Émile Gaboriau’s first seven novels were romans-feuilletons (newspaper serials), and in the accepted manner of such stories, they overflowed with surprises, reversals of fortune, recognitions, and threatened and actual violence. Each episode ended on a note of suspense, to ensure that the public would purchase the next issue, and the more horrific the violence, the more virginal the victim or intended victim, the better the public liked them. In L’Affaire Lerouge (1863, serial; 1866, book; The Widow Lerouge, 1873), Gaboriau introduced a detective theme, and four more stories featuring Lecoq appeared subsequently.
Some people do not recognize these works as detective fiction, regarding them as long-winded social and family histories in the grand manner of the nineteenth century novel. Gaboriau readily interpolates lengthy flashbacks, and the reader may complain that the sensational dominates at the expense of the relevant—and, moreover, that the author reveals information that he has concealed from his detective. Nevertheless, however tedious these episodes may be, however tenuous the link may seem to the reader interested only in the detective element, they do help to create and are integrated within the genealogical or social edifice that forms the background to Gaboriau’s story—the background, moreover, in which a murder is committed, often to avoid some sort of scandal.

**DATA LINES**
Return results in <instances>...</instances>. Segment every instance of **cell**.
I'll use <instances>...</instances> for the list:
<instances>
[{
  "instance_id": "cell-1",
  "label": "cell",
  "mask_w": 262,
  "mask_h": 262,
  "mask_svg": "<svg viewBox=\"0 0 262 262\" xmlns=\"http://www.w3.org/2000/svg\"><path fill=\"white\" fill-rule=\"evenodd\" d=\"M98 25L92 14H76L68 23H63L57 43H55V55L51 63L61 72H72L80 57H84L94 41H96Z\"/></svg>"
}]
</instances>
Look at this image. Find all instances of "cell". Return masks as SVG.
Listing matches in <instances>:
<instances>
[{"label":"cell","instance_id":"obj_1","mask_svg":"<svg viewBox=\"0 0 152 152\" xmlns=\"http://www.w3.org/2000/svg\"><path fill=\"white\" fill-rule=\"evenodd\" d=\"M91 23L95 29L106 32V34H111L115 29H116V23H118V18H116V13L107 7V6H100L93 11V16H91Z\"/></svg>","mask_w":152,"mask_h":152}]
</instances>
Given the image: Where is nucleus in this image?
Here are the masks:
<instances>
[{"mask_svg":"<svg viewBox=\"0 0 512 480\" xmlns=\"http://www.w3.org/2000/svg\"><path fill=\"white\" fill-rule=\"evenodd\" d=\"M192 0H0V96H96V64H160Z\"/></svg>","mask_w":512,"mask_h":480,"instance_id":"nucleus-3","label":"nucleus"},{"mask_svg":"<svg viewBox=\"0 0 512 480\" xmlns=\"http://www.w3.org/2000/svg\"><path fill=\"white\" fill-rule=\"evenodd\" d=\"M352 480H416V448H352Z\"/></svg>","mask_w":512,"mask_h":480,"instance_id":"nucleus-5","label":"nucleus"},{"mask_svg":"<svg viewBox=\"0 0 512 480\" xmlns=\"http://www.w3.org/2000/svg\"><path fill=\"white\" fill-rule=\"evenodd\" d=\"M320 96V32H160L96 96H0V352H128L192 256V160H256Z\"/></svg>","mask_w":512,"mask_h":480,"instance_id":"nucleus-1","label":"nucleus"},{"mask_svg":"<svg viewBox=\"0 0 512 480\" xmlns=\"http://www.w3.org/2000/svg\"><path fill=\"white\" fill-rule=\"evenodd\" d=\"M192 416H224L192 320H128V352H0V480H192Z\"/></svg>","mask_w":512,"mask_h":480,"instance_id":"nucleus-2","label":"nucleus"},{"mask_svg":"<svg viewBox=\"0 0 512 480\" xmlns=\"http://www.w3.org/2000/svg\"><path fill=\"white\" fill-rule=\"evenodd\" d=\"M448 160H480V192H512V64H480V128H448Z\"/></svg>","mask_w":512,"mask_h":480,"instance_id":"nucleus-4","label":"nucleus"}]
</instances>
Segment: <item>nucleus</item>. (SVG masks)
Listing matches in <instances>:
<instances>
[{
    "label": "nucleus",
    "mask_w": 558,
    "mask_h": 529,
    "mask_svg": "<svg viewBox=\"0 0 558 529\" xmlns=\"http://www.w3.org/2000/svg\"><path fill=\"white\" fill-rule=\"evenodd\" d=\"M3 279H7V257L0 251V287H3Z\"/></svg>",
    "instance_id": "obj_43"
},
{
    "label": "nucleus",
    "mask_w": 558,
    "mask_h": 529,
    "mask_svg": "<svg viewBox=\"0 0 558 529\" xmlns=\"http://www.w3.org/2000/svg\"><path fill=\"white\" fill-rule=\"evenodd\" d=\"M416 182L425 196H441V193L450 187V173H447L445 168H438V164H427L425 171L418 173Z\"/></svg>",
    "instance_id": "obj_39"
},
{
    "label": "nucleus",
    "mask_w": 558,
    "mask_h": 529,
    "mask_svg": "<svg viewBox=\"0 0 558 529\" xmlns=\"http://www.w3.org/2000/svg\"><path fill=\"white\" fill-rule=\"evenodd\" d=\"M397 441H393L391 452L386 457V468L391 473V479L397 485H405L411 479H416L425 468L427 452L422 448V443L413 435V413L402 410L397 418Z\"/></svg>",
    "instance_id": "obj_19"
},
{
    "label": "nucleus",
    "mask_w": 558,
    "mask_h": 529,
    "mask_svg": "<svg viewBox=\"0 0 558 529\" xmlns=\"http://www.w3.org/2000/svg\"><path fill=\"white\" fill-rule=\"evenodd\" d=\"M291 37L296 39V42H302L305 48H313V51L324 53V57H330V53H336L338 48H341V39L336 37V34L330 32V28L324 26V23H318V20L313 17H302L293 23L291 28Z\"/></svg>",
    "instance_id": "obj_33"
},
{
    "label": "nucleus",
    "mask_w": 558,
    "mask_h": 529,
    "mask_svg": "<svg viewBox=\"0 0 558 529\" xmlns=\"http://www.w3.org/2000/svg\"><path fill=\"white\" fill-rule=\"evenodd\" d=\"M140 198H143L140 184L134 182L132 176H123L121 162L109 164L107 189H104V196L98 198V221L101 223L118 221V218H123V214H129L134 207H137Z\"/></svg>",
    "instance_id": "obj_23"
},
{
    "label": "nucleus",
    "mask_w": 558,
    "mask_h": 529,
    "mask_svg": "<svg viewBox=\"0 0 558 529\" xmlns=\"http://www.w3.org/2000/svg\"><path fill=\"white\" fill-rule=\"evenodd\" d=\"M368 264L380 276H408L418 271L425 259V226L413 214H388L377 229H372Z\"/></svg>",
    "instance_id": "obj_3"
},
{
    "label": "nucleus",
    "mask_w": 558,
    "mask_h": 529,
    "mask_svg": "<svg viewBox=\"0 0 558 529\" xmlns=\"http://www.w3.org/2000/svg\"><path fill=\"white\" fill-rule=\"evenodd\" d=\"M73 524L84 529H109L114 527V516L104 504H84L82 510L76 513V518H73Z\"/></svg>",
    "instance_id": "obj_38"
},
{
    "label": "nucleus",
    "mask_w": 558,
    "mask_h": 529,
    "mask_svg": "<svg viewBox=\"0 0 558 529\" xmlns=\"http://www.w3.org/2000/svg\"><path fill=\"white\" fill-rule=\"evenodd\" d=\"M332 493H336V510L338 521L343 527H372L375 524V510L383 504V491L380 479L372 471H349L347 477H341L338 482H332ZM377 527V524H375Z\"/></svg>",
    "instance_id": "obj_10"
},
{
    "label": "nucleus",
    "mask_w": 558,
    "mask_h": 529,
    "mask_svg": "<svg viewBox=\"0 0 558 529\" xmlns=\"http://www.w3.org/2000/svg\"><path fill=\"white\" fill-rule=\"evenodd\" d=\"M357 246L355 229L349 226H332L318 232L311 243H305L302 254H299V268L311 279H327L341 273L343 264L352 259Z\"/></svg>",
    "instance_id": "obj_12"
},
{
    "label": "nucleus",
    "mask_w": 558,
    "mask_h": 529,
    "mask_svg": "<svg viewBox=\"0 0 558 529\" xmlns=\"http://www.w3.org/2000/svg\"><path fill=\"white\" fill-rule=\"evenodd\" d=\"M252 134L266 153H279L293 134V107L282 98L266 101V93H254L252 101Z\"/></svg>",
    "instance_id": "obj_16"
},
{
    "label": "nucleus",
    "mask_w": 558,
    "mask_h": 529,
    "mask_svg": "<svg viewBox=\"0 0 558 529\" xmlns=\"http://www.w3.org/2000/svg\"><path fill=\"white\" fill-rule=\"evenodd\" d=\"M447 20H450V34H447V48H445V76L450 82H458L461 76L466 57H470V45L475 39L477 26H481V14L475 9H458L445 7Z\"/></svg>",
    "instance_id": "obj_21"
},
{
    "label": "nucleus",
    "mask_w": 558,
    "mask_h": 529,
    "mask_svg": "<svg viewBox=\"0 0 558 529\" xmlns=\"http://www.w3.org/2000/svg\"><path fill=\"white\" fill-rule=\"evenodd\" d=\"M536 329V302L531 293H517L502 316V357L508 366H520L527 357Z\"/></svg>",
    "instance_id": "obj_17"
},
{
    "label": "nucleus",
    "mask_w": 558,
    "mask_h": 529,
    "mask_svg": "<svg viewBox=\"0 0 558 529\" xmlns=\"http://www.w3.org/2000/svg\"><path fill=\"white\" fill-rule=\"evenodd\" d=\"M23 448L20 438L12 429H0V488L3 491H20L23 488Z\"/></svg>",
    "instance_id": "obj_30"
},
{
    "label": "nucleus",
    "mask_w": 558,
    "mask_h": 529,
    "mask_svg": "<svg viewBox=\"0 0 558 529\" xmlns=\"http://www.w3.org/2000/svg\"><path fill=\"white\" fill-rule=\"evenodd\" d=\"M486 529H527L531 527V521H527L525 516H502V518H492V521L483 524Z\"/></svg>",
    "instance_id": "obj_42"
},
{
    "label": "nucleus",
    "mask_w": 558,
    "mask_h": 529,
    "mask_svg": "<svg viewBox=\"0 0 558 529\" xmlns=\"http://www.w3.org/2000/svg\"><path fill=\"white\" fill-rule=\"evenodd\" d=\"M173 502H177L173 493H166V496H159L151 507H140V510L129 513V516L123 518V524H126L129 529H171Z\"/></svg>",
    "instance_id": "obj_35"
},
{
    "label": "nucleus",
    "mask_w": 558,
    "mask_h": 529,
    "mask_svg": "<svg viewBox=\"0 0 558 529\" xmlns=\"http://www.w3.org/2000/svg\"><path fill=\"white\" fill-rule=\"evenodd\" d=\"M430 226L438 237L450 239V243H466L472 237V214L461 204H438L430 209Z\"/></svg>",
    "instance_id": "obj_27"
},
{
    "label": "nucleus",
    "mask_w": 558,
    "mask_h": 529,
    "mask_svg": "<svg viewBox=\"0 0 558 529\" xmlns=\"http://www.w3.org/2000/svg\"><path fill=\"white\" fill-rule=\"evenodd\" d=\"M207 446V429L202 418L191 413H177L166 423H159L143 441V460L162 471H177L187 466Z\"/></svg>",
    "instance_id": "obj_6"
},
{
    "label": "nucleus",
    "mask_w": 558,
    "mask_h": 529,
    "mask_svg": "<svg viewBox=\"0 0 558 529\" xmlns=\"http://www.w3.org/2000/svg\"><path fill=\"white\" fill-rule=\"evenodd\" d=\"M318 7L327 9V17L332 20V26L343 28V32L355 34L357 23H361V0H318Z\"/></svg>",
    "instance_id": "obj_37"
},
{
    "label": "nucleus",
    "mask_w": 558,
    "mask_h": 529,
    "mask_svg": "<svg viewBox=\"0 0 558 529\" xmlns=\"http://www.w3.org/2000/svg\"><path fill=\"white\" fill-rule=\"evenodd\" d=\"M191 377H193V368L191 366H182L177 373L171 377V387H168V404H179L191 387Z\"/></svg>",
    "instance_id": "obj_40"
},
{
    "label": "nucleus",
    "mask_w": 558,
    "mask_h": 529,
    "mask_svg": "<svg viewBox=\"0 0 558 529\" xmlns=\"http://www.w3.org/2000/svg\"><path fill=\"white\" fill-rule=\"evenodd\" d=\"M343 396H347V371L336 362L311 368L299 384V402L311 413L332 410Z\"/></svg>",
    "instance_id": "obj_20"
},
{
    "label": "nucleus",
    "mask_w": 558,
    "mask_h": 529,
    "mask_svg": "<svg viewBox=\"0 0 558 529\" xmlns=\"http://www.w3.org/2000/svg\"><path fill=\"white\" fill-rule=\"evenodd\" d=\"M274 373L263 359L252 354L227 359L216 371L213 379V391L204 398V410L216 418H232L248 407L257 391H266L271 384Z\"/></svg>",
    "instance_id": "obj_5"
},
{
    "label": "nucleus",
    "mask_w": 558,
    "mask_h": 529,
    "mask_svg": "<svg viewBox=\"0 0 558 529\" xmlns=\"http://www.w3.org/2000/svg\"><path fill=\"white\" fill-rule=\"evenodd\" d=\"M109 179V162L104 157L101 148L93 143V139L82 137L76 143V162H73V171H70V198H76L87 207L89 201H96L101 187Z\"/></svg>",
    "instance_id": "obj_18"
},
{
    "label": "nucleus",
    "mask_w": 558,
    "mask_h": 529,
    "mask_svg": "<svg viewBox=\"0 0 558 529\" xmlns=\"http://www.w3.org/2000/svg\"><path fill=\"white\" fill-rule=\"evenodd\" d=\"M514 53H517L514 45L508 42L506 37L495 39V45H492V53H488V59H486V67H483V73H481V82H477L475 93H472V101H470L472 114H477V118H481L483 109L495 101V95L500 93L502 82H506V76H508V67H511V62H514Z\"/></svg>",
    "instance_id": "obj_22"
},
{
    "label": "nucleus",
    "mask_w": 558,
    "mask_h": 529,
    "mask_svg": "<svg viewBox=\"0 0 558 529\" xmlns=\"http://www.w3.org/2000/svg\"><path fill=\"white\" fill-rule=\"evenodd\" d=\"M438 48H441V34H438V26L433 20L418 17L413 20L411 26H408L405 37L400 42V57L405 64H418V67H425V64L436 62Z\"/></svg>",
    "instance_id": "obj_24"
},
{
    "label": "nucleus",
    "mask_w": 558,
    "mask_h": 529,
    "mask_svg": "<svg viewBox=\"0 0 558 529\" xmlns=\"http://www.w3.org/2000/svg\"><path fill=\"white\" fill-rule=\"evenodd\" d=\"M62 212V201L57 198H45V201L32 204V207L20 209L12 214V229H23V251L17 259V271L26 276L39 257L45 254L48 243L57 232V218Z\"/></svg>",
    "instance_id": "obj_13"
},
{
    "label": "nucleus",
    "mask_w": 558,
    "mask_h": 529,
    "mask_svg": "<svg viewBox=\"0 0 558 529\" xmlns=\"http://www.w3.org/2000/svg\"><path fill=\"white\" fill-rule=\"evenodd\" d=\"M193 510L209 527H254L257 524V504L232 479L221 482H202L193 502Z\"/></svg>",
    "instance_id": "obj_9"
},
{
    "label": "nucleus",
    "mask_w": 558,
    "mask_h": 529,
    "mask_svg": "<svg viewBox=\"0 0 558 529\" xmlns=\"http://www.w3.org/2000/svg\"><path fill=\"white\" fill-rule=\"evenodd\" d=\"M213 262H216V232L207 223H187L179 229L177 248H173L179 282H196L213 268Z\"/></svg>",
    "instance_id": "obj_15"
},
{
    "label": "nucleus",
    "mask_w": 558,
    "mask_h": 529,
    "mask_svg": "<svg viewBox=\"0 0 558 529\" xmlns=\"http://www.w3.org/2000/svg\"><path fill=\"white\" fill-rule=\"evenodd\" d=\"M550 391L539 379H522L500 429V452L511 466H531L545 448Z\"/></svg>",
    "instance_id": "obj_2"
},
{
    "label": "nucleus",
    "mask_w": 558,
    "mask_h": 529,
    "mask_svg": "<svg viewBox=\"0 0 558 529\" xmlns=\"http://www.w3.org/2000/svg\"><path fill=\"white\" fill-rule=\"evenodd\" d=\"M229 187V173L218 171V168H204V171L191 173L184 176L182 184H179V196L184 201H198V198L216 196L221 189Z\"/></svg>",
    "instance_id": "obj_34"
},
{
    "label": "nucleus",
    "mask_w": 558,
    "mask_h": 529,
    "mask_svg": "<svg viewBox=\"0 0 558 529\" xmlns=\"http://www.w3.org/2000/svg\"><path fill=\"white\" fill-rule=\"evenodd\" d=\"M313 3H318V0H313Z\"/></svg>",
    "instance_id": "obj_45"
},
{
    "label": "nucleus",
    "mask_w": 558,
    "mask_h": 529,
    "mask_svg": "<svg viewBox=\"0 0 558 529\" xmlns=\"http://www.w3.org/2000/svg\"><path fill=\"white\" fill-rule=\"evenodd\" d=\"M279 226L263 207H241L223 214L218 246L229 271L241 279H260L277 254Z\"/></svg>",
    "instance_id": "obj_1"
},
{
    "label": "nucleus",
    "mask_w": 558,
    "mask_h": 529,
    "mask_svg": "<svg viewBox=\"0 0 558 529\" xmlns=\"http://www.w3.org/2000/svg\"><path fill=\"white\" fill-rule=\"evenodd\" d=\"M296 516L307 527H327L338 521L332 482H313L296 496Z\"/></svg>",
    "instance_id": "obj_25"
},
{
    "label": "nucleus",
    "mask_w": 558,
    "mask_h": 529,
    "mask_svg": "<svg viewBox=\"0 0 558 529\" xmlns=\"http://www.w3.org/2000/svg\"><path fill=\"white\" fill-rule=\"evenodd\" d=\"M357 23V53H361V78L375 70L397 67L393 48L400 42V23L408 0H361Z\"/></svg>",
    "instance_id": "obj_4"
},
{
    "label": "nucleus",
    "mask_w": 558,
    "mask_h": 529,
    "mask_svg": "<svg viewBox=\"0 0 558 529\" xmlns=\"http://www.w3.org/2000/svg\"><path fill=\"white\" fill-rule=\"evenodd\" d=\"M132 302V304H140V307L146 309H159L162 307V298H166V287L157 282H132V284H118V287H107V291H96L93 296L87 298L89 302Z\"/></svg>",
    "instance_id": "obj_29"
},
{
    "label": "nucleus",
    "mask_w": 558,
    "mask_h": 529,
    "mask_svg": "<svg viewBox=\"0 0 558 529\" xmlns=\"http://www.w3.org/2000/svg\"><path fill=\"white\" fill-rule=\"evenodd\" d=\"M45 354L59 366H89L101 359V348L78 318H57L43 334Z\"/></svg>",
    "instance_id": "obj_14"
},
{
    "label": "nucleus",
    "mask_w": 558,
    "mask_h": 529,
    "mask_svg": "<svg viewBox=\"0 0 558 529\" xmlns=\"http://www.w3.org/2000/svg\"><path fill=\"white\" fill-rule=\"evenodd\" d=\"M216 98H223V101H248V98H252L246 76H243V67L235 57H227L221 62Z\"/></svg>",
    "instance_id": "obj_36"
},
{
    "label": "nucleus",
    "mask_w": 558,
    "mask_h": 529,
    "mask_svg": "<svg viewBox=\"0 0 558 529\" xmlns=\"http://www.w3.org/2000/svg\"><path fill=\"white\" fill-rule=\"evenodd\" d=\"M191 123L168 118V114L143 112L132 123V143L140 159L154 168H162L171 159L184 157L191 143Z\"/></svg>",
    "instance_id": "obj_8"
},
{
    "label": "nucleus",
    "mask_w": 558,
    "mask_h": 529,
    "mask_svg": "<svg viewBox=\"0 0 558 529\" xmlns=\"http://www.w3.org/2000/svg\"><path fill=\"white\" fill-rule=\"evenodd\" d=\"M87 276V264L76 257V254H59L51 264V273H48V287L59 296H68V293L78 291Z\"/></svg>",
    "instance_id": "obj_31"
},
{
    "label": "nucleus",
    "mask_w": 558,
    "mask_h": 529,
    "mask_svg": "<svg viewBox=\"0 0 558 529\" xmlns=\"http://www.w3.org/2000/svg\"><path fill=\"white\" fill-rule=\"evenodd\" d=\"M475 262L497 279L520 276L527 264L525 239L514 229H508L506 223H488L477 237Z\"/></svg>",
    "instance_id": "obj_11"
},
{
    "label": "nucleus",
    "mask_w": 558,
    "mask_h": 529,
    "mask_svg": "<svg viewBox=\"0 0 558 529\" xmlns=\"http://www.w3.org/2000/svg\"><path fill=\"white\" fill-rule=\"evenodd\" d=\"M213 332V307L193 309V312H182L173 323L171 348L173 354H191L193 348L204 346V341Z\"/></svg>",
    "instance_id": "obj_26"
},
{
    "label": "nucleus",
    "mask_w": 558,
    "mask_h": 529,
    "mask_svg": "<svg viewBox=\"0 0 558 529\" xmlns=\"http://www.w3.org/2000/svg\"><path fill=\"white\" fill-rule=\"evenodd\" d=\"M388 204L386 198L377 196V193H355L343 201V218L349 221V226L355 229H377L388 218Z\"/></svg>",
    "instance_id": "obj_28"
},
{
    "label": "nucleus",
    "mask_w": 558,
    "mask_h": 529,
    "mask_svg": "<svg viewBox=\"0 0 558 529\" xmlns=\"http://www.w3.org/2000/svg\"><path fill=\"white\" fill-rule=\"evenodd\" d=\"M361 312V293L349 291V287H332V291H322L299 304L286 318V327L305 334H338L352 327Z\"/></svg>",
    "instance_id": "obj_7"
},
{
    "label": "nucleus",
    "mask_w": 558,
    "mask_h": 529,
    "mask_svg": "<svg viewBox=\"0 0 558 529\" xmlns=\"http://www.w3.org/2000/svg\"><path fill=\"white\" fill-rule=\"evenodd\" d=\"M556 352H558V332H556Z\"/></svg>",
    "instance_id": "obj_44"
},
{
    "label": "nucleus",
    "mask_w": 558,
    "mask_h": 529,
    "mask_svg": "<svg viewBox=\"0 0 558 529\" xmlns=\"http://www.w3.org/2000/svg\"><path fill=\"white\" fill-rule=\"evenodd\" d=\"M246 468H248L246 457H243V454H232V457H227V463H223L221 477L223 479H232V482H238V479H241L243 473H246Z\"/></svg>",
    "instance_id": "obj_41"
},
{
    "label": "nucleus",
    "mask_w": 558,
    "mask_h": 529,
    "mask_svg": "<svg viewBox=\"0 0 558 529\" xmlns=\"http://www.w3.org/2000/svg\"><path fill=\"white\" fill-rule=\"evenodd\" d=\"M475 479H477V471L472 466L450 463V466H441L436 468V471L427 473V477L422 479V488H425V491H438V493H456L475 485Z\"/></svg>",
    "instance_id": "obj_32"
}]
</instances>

**PROBLEM SET**
a) Check each statement against the passage on Émile Gaboriau and mark it yes or no, quoting the exact words of the passage that decide it. (i) Gaboriau's first seven novels appeared as newspaper serials. (ii) The book edition of L'Affaire Lerouge came out in 1863. (iii) In Gaboriau's stories, a murder is often committed to avoid some sort of scandal.
b) Pick up the passage on Émile Gaboriau after its final sentence and carry it forward.

**FINAL ANSWERS**
a)
(i) Yes: "Émile Gaboriau’s first seven novels were romans-feuilletons (newspaper serials)"
(ii) No: "L’Affaire Lerouge (1863, serial; 1866, book; The Widow Lerouge, 1873)"
(iii) Yes: "a murder is committed, often to avoid some sort of scandal"

b)
The crucial point is that Gaboriau’s detective novels are structured around a crime and its detection. This marks another important difference between these works and other romans-feuilletons; whereas the latter sought to focus attention on the crime itself, with much gruesome and suspenseful buildup and as many horrific details as possible, Gaboriau concentrates on the process of detection after the crime has been committed.
The Widow Lerouge
In The Widow Lerouge, the main detective is Père Tabaret. Tabaret keeps his hobby a secret, fearing the disapproval of friends and neighbors; to explain his irregular hours, he allows them to believe that he indulges in various social vices. It is an interesting and significant comment on the stigma attached to police work that this “moral” activity should be concealed by something that even then would have been seen as immoral. Lecoq, a junior police officer, merely advises the examining magistrate, Daburon, to engage Tabaret to solve the murder of Madame Lerouge. Tabaret finds many clues missed by Lecoq’s incompetent superior Gévrol, and his investigation occupies the major part of the novel. A complication is provided by Daburon’s former romantic attachment to the mistress of the principal suspect, Commarin: Tabaret, initially convinced of Commarin’s guilt, eventually realizes that another man is guilty, and despite Daburon’s reluctance to acknowledge this, he finally proves his case.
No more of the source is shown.